Learn English – Figurative origin of “the kiss of death”

phrase-origin

The idiomatic expression the kiss of death refers to:

  • a fatal or destructive relationship or action; as in
    The support of the outlawed group was the kiss of death to the candidate. (Origin 1945-1950)

(Random House Dictionary)

Etymonline confirms the date of origin as 1944 an the Billboard as the possible source:

  • Kiss of death in figurative sense "thing that signifies impending failure" is from 1944 (Billboard, Oct. 21), ultimately in reference to Judas's kiss in Gethsemane (Matthew xxvi.48-50).

The following site makes an interesting assumption about the origin suggesting that it comes from a Mafia custom which was popularized in movies (but it doesn't cite sources):

  • From the fabled Mafia practice. A kiss from the Don meant curtains for the receiver.
    No doubt popularized in this country by Mafia movies, but the practice goes back much, much further, at least to Roman days. And let's not forget Judas kissing Jesus's cheek to identify him to the guards.

(www.englishforstudents.com)

Questions:

  • Did the the figurative usage of the expression "the kiss of death" really originate in Mafia movies of the forties?

  • What does the 1944 Billboard citation refer to?

Best Answer

Here's the quote from The Billboard (10/21/44):

The once dial-twisting words, “This is an electrical transcription,” do not, as they did a short time ago mean the kiss of death for a program.

The term "electrical transcription" means recorded. Radio audiences initially disapproved of musical programs that didn't broadcast live music.

Did this phrase originate with the mafia (or with the mafia as portrayed in 1940s gangster films)? If it's the mafia, I'd expect there to be an Italian equivalent, and if Wikipedia's source is to be believed, there is, but it's

Il bacio di Guida

that is, the kiss of Judas.
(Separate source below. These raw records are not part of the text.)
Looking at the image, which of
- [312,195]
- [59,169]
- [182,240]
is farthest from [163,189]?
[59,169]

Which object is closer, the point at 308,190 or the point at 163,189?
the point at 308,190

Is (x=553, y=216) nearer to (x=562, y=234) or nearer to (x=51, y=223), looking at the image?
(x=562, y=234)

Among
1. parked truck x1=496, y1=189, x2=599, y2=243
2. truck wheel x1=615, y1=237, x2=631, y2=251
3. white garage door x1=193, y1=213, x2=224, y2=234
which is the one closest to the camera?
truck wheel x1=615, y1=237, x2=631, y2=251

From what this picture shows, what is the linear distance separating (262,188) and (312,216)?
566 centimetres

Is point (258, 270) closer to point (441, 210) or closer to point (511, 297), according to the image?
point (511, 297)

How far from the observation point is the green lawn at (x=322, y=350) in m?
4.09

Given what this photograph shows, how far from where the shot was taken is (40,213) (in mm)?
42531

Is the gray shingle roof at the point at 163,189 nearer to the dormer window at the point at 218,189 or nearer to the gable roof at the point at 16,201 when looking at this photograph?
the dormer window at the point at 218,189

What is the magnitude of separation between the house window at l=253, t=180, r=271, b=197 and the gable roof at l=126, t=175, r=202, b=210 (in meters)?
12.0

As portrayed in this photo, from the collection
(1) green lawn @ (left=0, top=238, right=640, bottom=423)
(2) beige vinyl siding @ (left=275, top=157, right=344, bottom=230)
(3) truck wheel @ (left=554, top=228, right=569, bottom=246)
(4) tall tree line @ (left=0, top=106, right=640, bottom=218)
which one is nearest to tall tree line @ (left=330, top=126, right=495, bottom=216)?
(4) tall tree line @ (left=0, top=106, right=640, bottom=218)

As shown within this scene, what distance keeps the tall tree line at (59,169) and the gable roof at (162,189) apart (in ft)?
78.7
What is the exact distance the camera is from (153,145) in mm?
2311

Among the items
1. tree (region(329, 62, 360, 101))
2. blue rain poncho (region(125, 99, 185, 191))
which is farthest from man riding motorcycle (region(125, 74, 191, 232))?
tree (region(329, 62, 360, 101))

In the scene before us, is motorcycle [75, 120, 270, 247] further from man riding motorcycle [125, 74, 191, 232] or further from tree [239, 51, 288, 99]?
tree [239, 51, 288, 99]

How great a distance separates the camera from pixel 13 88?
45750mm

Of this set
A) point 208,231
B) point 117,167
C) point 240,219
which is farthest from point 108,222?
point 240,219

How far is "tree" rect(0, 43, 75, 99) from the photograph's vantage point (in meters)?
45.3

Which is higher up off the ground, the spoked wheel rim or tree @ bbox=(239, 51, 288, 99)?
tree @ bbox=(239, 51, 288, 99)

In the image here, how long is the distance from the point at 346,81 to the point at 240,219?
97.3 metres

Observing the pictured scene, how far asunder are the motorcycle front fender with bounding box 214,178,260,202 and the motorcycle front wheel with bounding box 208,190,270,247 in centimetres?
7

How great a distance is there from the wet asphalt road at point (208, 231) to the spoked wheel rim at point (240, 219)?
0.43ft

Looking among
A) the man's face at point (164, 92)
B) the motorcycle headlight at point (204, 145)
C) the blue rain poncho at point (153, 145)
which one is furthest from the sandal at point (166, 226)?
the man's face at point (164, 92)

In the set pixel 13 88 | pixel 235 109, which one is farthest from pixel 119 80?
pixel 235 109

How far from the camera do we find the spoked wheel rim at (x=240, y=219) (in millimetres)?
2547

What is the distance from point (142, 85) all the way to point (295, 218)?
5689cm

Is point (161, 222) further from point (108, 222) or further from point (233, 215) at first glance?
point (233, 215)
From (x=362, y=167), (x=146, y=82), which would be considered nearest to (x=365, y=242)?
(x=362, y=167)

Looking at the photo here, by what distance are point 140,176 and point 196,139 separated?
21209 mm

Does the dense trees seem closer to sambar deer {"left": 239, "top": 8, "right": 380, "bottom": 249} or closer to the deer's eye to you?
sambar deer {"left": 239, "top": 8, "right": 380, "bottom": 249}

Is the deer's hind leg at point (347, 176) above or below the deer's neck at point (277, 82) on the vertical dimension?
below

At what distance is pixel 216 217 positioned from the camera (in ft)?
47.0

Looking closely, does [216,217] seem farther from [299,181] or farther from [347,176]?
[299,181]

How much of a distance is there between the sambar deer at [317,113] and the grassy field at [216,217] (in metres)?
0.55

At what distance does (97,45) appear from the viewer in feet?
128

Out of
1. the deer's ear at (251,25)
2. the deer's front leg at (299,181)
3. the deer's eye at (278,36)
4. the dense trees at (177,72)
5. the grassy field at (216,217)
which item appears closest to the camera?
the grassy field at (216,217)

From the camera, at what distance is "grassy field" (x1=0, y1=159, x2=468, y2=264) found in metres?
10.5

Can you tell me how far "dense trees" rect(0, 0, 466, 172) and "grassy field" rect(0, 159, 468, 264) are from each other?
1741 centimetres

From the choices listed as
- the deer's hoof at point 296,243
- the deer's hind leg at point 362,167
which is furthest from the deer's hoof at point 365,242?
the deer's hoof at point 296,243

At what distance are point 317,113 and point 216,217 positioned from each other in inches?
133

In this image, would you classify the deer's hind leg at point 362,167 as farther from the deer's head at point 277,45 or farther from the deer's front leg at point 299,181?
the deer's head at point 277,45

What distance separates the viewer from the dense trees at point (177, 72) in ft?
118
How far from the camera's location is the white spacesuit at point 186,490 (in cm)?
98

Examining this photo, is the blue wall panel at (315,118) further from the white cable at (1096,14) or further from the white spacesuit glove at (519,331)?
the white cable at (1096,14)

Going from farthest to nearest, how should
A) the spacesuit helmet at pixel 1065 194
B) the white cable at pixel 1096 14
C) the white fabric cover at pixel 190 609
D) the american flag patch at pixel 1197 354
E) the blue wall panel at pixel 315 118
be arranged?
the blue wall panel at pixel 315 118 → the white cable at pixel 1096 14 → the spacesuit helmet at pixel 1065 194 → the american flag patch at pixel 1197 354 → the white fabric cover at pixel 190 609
The Italian for kiss of death is "Il bacio della morte", and the google shows that Italians employ it in the same figurative sense, but my patience and Italian aren't good enough to get beyond modern usage. Wikipedia reports the claim of an unnamed Italian source that the kiss is given not to a victim but to his assassin as a green light for the killing. But of course, I can't check that. Wikipedia also relies on L'espresso to claim that the expression goes back to the nineteenth century. I assume that's the Italian newspaper, but it's from 1979, and I can't check that either.

For English, the Ngram viewer finds the earliest use from 1807 in the play Percy: A Tragedy by Hannah Moore:

O you are kindly come to close my eyes,
And take the kiss of death from my cold lips

But this is the personification of mortality, and it can be found well past the 1940s, e.g., a paper in a 1961 volume of Psychoanalysis and the Psychoanalytic Review uses the phrase to describe Othello's line from the eponymous Shakespeare play

Killing myself, to die upon a kiss.

In the sense of betrayal, we know that the phrase had currency in the 1940s because of the film noir Kiss of Death (1947) starring Victor Mature and Brian Donlevy (and which gave Richard Widmark his first role). The plot concerns criminals and betrayals, and all the important characters have Italian last names. But there is no portrayal of a literal, fatal kiss in the movie.

The heyday of early gangster movies was the 1930s, with Little Caesar (1930), The Public Enemy (1931), and Scarface (1932). Only the first and third had villains with Italian names (Edward G Robinson as Rico and Paul Muni as Tony Camonte, respectively). Even given the prominence of Thomas Dewey, who successfully prosecuted mafioso head "Lucky" Luciano in 1936, crime dramas by the Forties had become film noir, like The Glass Key (1942) and The Big Sleep (1946). The earlier films concentrated on the shock value of criminal acts, and the later ones on atmosphere. Neither types of film told the story of mafia life and custom, and I don't believe the kiss appears in any.

We have the kiss from two sources. The first, The Valachi Papers (1968 book and 1972 film), in which mob boss Vito Genovese kisses the title character to signal the former's acknowledgement of the latter's betrayal. The second from The Godfather, Part II (1974) in which Michael kisses Fredo.

But these are long after the supposed origin. For now, we'll have to go with the Scottish verdict.